_REQUIRED ACTION 1_
According to the text on Mansehra District, in what year did Mansehra become an independent district?
_REQUIRED ACTION 2_
Reproduce the part of the Mansehra District text from "District in Khyber" to "as Torghar District." word for word.
_REQUIRED ACTION 3_
Write what follows the last sentence of the text on Mansehra District.
(TEXT BLOCK)
District in Khyber Pakhtunkhwa, Pakistan

Mansehra District (Urdu, ضلع مانسہرہ) is a district in the Hazara Division, Khyber Pakhtunkhwa, northern Pakistan. The city of Mansehra serves as the headquarters of the district.

Mansehra was established as an independent district in 1976. It was previously a tehsil within the broader Hazara District. In 1993, a former subdivision of Mansehra, Battagram, was separated as an independent district. Similarly, in 2011, another subdivision of Mansehra, Kala Dhaka, was separated which is now known as Torghar District.

==Demographics==
===Population===

As of the 2023 census, Mansehra district has 294,052 households and a population of 1,797,177. The district has a sex ratio of 103.08 males to 100 females and a literacy rate of 63.79%: 75.33% for males and 52.02% for females. 478,985 (26.76% of the surveyed population) are under 10 years of age. 154,834 (8.62%) live in urban areas.

===Ethnic groups===
Gujar is the largest ethnic group of the Mansehra district, forming a simple majority. Other main ethnic groups of Mansehra include Kohistani, Tanoli, Awan, Syed, and Swati. A few other minor ethnic groups also inhabit Mansehra, including Dhund, Mughal, Qureshi, Akhun Khel, Turk, and Pashtun tribes (Mandokhel, Yousafzai, Utmanzai, Nusratkhel, Hassanzai).
(End TEXT BLOCK)
(LISTED RECORDS)
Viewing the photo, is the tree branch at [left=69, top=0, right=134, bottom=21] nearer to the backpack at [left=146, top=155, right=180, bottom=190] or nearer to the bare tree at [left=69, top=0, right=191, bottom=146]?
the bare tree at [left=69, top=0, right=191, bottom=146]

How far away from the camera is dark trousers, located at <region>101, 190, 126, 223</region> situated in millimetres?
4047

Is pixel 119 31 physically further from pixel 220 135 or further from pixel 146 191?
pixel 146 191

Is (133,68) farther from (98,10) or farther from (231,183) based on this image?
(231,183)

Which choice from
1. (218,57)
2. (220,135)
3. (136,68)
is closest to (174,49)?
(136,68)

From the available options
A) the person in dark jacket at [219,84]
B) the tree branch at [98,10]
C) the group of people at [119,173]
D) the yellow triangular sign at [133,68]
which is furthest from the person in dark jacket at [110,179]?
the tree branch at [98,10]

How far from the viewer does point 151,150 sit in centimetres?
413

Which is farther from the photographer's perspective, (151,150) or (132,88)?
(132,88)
(End LISTED RECORDS)
(LISTED RECORDS)
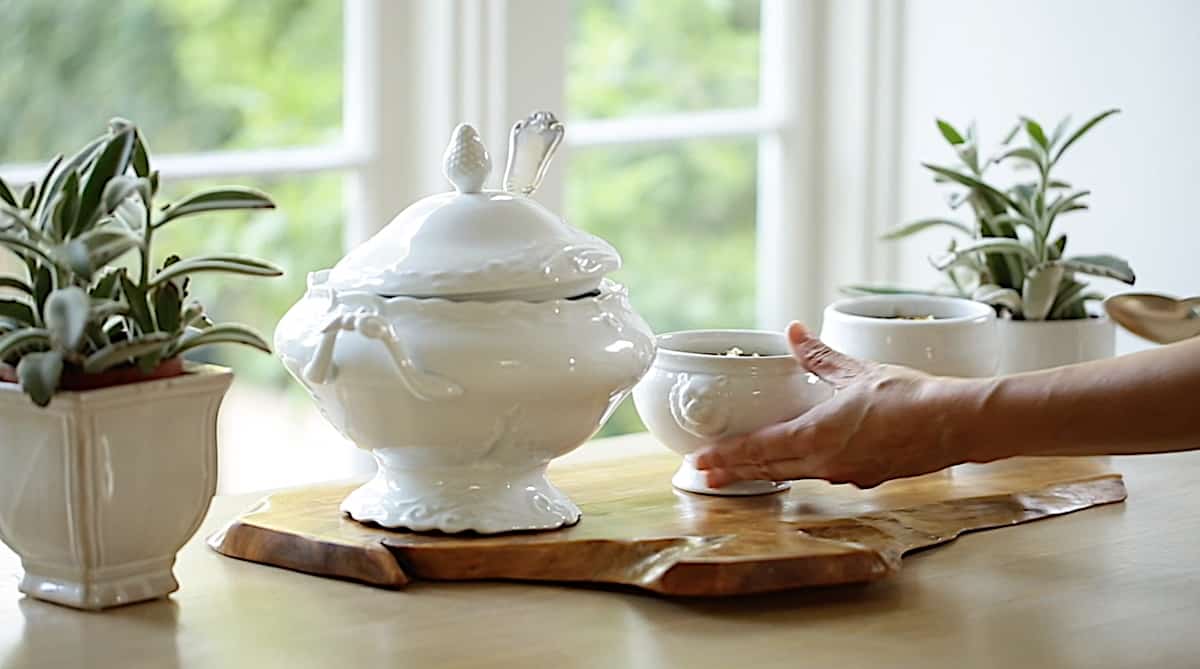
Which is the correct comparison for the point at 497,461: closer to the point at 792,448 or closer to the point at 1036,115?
(End LISTED RECORDS)
_RESPONSE AREA 1_
1976

_RESPONSE AREA 2_
District in Khyber Pakhtunkhwa, Pakistan

Mansehra District (Urdu, ضلع مانسہرہ) is a district in the Hazara Division, Khyber Pakhtunkhwa, northern Pakistan. The city of Mansehra serves as the headquarters of the district.

Mansehra was established as an independent district in 1976. It was previously a tehsil within the broader Hazara District. In 1993, a former subdivision of Mansehra, Battagram, was separated as an independent district. Similarly, in 2011, another subdivision of Mansehra, Kala Dhaka, was separated which is now known as Torghar District.

_RESPONSE AREA 3_
===Languages===

====Main languages====
Four main languages, Hindko, Pashto, Kohistani, and Urdu spoken in the district. At the time of the 2023 census, 66.22% of the population spoke Hindko, 17.97% Pashto, 2.51% Kohistani and 1.16% Urdu as their first language.

====Other languages====
Other minor languages are spoken by 12.14%. These languages include Gujari, Mankiyali and a few others. Many of these, especially in the upper Kaghan Valley, are speakers of the Kohistani dialects. There are also speakers of the widely dispersed Gujari language, particularly in the Kaghan Valley. The local variety is intermediate between the eastern dialects of Gujari (spoken in Azad Kashmir) and the western group (spoken in Chitral, Swat and Gilgit). There is also a small community in the village of Dana in Oghi Tehsil who speak the endangered Mankiyali language.

===Religions===

Religion in contemporary Mansehra District
| Religious group | 1941 |  | 2017 |  | 2023 |  |
| Pop. | % | Pop. | % | Pop. | % |
| Islam | 293,231 | 97.79% | 1,555,315 | 99.97% | 1,785,071 | 99.75% |
| Hinduism | 5,431 | 1.81% | 28 | ~0% | 39 | ~0% |
| Sikhism | 1,174 | 0.39% | —N/a | —N/a | 31 | ~0% |
| Christianity | 22 | 0.01% | 163 | 0.01% | 3,986 | 0.22% |
| Other | 0 | ~0% | 236 | 0.02% | 497 | 0.03% |
| Total Population | 299,858 | 100% | 1,555,742 | 100% | 1,789,624 | 100% |
Note: 1941 census data is for Mansehra, Amb and Phulra tehsils of erstwhile Hazara district, which roughly corresponds to contemporary Mansehra district. District and tehsil borders have changed since 1941.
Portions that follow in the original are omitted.